Compensation
By February 1999, the victims' families had received USD $65,000 per victim as immediate help by the Italian government, which was reimbursed by the U.S. government. In May 1999, the U.S. Congress rejected a bill that would have set up a $40 million compensation fund for the victims. In December 1999, the Italian legislature approved a monetary compensation plan for the families ($1.9 million per victim). NATO treaties obliged the U.S. government to pay 75% of this compensation, which it did.
Read more about this topic: Cavalese Cable Car Disaster (1998)
Famous quotes containing the word compensation:
“Many old people receive pensions for no other reason, it seems to me, but as a compensation for having lived a long time ago.”
—Henry David Thoreau (18171862)
“I have everything in the world that is necessary to happiness, good faith, good friends and all the work I can possibly do. I think Gods greatest blessing to the human race was when He sent man forth into the world to earn his bread by the sweat of his face. I believe in toil, in the dignity of labor, but I also believe in adequate compensation for that toil.”

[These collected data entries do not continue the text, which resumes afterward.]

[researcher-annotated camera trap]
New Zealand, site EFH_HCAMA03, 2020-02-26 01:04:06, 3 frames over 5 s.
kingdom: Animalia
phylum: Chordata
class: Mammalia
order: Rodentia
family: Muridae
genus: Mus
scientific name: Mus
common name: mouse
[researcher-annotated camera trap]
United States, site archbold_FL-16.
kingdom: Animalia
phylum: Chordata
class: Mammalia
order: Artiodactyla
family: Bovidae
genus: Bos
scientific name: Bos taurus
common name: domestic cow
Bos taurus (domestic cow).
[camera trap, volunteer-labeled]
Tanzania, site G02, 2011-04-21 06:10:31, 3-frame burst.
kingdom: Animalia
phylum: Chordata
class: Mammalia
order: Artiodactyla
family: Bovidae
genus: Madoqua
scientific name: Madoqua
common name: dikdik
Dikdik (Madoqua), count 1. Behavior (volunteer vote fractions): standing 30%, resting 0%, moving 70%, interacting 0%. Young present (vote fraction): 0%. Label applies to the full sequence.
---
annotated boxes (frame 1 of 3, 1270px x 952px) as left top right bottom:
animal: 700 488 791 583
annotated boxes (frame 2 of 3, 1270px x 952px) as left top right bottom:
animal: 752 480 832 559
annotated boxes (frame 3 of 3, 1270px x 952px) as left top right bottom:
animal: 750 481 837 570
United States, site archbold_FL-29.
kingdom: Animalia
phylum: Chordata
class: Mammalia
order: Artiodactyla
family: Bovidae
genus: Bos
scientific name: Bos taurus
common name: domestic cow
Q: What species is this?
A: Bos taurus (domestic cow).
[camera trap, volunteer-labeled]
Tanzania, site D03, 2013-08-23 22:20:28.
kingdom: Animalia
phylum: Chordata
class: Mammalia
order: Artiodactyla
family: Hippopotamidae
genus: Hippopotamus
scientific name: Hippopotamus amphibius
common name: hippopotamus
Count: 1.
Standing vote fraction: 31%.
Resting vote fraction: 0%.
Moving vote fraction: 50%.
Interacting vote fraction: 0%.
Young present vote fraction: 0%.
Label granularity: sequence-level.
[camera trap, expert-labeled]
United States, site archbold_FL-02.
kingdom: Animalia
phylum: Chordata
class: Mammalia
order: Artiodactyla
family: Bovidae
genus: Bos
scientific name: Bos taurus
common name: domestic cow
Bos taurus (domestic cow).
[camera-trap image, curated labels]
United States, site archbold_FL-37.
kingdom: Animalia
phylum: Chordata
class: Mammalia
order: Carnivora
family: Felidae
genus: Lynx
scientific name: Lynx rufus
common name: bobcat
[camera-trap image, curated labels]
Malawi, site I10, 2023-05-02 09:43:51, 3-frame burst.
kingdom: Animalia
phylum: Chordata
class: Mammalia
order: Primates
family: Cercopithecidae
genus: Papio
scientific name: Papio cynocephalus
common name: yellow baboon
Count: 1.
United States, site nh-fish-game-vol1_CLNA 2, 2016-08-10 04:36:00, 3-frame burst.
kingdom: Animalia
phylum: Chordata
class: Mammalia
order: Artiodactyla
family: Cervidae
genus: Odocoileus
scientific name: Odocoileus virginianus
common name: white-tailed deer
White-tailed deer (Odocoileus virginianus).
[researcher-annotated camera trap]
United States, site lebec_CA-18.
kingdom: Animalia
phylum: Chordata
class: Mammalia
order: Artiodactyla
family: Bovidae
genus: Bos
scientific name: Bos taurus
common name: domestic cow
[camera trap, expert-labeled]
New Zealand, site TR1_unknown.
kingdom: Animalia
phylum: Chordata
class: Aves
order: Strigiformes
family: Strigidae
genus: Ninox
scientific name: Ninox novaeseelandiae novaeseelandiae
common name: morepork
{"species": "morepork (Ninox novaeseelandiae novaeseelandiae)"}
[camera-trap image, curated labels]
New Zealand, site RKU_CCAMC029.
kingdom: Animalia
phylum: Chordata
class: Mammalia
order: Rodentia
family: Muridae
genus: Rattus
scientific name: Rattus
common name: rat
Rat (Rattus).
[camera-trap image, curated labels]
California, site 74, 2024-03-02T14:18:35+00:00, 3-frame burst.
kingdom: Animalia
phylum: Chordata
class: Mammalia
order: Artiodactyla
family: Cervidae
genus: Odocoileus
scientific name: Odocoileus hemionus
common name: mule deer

—Anna Howard Shaw (18471919)
“In compensation for considerable disgust, despondency, and boredomsuch as living in solitude without friends, books, duties, or passions necessarily entailswe are given those quarter-hours of deepest communion with ourselves and nature. Those who completely barricade themselves from boredom, barricade themselves from themselves as well: they will never get to drink the most refreshingly potent draught from the their own innermost fountain.”